A 1991 All-America center at Montana, he began his coaching career at his alma mater and went on to coach four All-Americans during his first stint at UM, which lasted five years.

Germer earned his bachelor’s degree in business administration from UM in 1993. Chad and his wife, Amy, have two sons, Nicholas and Alex.

Jace Schillinger
Tight Ends

Montana Head Football Coach Bobby Hauck has finalized his staff ahead of the 2018 season with the addition of Jace Schillinger, who will serve as the Grizzlies' tight ends coach.

Though not an alum of the University of Montana, you'd be hard-pressed to find someone with deeper family ties to the program and deeper family ties to football in the state of Montana.

As he settles into his new office in the halls of the Hoyt Athletic Complex, Schillinger might even be too close to those deep family ties, now working alongside his brother Shann Shillinger, UM's safeties coach since 2015.

"I wish our offices weren't right across the hall from one another, but I don't think there will be any wrestling matches," Jace says with a laugh.

"Coaching with Shann will be a unique and fun experience.
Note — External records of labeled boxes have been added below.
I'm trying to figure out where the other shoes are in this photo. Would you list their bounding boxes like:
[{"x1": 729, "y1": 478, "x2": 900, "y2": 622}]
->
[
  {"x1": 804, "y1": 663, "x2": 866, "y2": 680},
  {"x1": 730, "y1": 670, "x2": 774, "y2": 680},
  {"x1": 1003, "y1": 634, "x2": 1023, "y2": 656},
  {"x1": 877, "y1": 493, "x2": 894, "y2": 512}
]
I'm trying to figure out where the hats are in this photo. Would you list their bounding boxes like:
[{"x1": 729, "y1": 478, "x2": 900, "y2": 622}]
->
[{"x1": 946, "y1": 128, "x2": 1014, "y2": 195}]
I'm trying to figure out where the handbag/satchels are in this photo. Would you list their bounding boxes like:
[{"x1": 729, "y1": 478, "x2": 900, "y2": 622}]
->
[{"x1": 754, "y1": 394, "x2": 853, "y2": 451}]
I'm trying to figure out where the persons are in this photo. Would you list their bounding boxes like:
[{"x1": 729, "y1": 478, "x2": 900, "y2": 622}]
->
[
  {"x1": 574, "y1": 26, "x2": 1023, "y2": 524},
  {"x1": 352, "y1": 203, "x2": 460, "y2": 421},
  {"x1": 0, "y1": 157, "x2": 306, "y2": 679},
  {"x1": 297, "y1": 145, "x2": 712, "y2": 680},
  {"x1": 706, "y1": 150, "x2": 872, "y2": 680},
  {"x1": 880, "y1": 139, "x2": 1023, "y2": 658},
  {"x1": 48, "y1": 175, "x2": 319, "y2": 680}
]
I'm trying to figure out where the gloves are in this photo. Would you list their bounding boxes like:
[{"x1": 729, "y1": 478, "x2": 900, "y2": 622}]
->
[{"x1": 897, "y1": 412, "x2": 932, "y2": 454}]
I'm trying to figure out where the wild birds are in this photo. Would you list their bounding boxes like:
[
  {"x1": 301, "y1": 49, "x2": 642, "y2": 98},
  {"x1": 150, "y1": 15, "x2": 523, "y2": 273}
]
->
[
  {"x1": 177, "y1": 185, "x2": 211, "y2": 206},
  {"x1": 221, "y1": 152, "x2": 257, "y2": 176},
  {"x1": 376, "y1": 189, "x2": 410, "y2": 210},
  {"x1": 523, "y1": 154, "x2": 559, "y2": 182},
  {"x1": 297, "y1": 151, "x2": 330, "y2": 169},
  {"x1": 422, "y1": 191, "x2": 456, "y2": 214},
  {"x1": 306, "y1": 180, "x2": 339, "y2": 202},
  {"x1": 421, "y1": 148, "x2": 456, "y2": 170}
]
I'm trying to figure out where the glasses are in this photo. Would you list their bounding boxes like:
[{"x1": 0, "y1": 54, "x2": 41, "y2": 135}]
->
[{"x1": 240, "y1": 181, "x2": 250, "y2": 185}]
There are not many chances in life to coach with your brother, especially at a place like the University of Montana. I grew up a Griz fan as a kid, so it's a pretty special opportunity to coach at a school you're passionate about."

Jace Schillinger comes to Missoula after a successful career as both the offensive coordinator and tight ends coach at his alma mater Dickinson State in North Dakota, following in both his brother's and his father's footsteps.

"We are really pleased to welcome Jace to the Grizzly family, even though he comes from an extended family with his brother Shann and his dad Jim both former players here," said Hauck.

"Jace brings many years of collegiate coaching experience to our offensive staff. I think he'll do a great job coaching our tight ends, recruiting, and assisting in other areas."

In addition to his brother and father, Jace's football legacy goes deeper than that at the high school level in the Treasure State. His uncle, the legendary Don Schillinger is the second-winningest coach in Montana history with an amazing 318 wins over a 37-year career.

At Dickinson State, Schillinger led the Blue Hawks to three-straight North Star Conference Championships and NAIA Playoff appearances from 2015 to 2017. His offenses averaged 442.7 yards and 37.6 points per game in 2017, a school record.

He also served as Dickinson State's Track and Field coach in 2015, guiding the Blue Hawks to men's and women's North Star Conference Championships and garnering him three Coach of the Year awards.

In 2009 and 2010, Schillinger served as the running backs coach at the University of North Dakota, mentoring two Great West all-conference running backs in Mitch Sutton (2009) and Josh Murray (2010).

His 13-year coaching career also includes stops around Montana at Billings Central Catholic High School, Park High School in Livingston, and his alma mater, Baker High School.

Schillinger graduated from Dickinson State in 2005 with a bachelor's degree in health and physical education. He won three consecutive DAC-10 championships from 2002 to 2004 as a tailback for the Blue Hawks. He was a two-time team captain in 2003 and 2004 and was also a two-time NAIA All-American and first team all-conference selection.

In 2004, he was the recipient of the NAIA Champions of Character Award and was named the DAC-10 Conference Football Athlete of the Year. He was also named the DSU Outstanding Male Physical Education Student of the Year in 2005. He is Dickinson State's all-time leader in rushing yards, all-purpose yards and points scored. In 2014 he was inducted into the Blue Hawk Hall of Fame.

Schillinger graduated from Baker High School in 2000 and won both football and basketball state championships with the Spartans in 1999 and 2000.